Glacier Bancorp offers a dividend yield of 2.7% at the current quarterly dividend rate of $0.32 per share and an annual special dividend of $0.10 per share. Earnings and dividend estimates suggest a payout ratio of 46% for 2022, which is in line with the 2020-2021 average of 48%. Therefore, I do not expect an increase in the level of dividends this year.

I use historical price/tangible (“P/TB”) and price/earnings (“P/E”) multiples to value Glacier Bancorp. The stock has traded at an average P/TB ratio of 2.63 in the past, as shown below.

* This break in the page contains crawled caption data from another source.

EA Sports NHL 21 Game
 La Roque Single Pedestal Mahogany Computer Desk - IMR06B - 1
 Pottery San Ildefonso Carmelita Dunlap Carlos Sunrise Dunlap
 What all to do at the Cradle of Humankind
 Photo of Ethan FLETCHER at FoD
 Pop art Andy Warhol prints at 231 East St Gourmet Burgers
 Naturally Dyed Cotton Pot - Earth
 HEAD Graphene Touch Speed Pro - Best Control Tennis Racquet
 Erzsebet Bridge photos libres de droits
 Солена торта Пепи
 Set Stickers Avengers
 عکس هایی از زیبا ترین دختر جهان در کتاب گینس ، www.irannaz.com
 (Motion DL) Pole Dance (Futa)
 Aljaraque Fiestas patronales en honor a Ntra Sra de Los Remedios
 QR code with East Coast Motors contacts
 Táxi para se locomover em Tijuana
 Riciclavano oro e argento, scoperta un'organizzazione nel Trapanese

EX17 EX18 FY19 FY20 FY21 Medium
T. Book value per share ($) 13.0 14.0 16.3 18.3 19.3
Average market price ($) 35.5 41.2 41.5 37.9 55.4
Historical P/TB 2.74x 2.94x 2.55x 2.07x 2.87x 2.63x
Source: Company Financials, Yahoo Finance, Author’s Estimates

Multiplying the average P/TB multiple by the expected tangible book value per share of $20.9 yields a target price of $55.0 for the end of 2022. This price target implies an upside of 7.8% compared to the closing price on February 4. The following table shows the sensitivity of the target price to the P/TB ratio.

Multiple P/TB 2.43x 2.53x 2.63x 2.73x 2.83x
TBVPS – Dec 2022 ($) 20.9 20.9 20.9 20.9 20.9
Target price ($) 50.9 53.0 55.0 57.1 59.2
Market price 51.1 51.1 51.1 51.1 51.1
Up/(down) (0.4)% 3.7% 7.8% 11.9% 16.0%
Source: Author’s estimates

The stock has traded at an average P/E ratio of around 18.6x in the past, as shown below.

EX17 EX18 FY19 FY20 FY21 Medium
Earnings per share ($) 1.50 2.17 2.38 2.81 2.86
Average market price ($) 35.5 41.2 41.5 37.9 55.4
Historical PER 23.7x 19.0x 17.4x 13.5x 19.4x 18.6x
Source: Company Financials, Yahoo Finance, Author’s Estimates

Multiplying the average P/E multiple with the expected earnings per share of $2.97 yields a target price of $55.3 for the end of 2022. This price target implies an upside of 8.3% over at the February 4 closing price. The following table shows the sensitivity of the target price to the P/E ratio.

Multiple P/E 16.6x 17.6x 18.6x 19.6x 20.6x
EPS 2022 ($) 2.97 2.97 2.97 2.97 2.97
Target price ($) 49.4 52.3 55.3 58.3 61.3
Market price ($) 51.1 51.1 51.1 51.1 51.1
Up/(down) (3.4)% 2.5% 8.3% 14.1% 19.9%
Source: Author’s estimates

Equal weighting of target prices from both valuation methods gives a combined result target price of $55.2, which implies an increase of 8.0% compared to the current market price. Adding the forward dividend yield gives an expected total return of 10.7%. As this expected return is not high enough, I am adopting a holding rating on Glacier Bancorp.